Um mapa da incompetência

     Mais redundâncias e diversionismos, provocados pela chegada antecipada da temporada de desastres naturais provocados pelas chuvas. Segundo nos conta O Globo - infelizmente sem o menor apuro crítico (*) - o ministro da Integração Nacional, Fernando Bezerra (confesso que não sabia da existência desse personagem), anunciou que há 251 municípios em todo o país muito ameaçados, dos quais 26 (pouco mais de 10%) foram 'mapeados' durante o ano todo.
     Em síntese: depois das tragédias do verão passado, o Governo simplesmente não fez o trabalho de casa obrigatório. Se uma chuvarada parecida com a que ontem desabou na Zona Oeste do Rio passar pela Região Serrana, por exemplo, corremos o risco de ver a repetição de novos desastres, com a inevitável perda de vidas.
     Avançando na notícia - na verdade, uma confissão de incapacidade gerencial -, ficamos sabendo que o Ministério pretende 'mapear' as 251 cidades até 2014, fazendo, em dois anos, dez vezes mais do que foi feito em um. Por mapeamento, entenda-se definir os lugares mais ameaçados para estudar a remoção dos moradores. É um objetivo bem ousado, que carrega com ele uma enorme vantagem: não será cobrado. Ou alguém acredita que essa entrevista do tal Bezerra resista na memória por mais de algumas horas?

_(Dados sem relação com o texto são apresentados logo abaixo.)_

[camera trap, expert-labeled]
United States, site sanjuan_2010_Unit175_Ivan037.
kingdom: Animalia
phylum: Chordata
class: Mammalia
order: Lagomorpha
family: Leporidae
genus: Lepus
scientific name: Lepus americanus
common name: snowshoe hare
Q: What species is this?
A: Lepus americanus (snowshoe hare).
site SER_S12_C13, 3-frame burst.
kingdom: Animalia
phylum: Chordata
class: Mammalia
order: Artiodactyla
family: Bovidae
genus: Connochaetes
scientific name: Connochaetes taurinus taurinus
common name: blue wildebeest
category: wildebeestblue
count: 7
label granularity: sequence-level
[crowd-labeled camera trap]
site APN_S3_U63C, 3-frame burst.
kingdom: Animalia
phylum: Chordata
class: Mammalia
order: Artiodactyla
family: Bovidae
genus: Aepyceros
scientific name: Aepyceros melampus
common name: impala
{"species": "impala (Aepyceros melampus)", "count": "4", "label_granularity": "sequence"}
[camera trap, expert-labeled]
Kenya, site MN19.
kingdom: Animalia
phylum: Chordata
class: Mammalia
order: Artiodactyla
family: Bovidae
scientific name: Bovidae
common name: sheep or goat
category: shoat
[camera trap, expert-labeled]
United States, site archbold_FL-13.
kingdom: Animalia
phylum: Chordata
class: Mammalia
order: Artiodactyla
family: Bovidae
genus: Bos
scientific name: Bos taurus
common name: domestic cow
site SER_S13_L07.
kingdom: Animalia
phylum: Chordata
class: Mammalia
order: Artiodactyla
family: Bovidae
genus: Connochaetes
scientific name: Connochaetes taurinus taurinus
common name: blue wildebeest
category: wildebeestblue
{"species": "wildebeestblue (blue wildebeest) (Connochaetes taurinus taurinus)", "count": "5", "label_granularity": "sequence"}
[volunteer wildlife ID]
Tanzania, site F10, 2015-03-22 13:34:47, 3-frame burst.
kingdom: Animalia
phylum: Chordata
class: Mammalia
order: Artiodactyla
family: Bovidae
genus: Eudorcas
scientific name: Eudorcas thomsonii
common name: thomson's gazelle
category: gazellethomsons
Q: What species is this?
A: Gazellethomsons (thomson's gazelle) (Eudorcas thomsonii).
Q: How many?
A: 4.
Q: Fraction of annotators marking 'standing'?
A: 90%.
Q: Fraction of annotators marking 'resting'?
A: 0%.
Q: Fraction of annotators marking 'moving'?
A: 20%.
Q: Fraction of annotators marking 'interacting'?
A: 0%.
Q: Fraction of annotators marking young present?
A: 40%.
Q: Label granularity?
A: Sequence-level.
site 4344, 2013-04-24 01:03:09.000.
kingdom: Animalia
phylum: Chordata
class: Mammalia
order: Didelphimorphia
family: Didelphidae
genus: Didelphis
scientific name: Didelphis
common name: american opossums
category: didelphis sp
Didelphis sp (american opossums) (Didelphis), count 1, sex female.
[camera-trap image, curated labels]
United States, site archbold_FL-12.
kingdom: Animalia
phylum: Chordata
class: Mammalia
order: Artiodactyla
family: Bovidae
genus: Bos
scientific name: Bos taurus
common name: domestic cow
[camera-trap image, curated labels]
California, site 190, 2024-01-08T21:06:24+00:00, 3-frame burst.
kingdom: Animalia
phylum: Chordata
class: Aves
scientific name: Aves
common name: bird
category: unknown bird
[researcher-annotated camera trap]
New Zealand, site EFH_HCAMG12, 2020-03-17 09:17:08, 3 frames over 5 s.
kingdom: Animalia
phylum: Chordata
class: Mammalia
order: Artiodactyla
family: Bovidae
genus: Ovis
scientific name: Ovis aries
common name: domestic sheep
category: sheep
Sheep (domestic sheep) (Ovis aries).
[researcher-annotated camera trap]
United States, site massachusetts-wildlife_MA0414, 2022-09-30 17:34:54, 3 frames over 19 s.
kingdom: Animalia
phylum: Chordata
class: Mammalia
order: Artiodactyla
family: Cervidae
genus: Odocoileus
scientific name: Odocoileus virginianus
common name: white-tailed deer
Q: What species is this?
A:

     A contragosto, sou obrigado a referendar a crítica que o PSDB - um partido perdido, sem objetivos claros e a ponto de ficar ainda menor, merecidamente, nas próximas eleições - faz ao Governo (não pela crítica - oportuna e verdadeira): o País ficou parado em 2011, atrelado às denúncias de corrupção que marcaram seus mais variados escalões. O PAC - esse grande embuste vendido à população - restringiu-se ao trivial menos variado. Os investimentos foram pífios, o que talvez ajude a explicar a ameaça da repetição, à exaustão, do crescimento zero registrado no último trimestre.

     (*) Eu não confundo sentido crítico com engajamento. Simplesmente não consigo aceitar que alguém escute tantas bobagens, como as que são ditas por nossos políticos e administradores, em geral, sem contestar, discutir. Jornalismo não é apenas transcrever. Para isso existem os diários oficiais.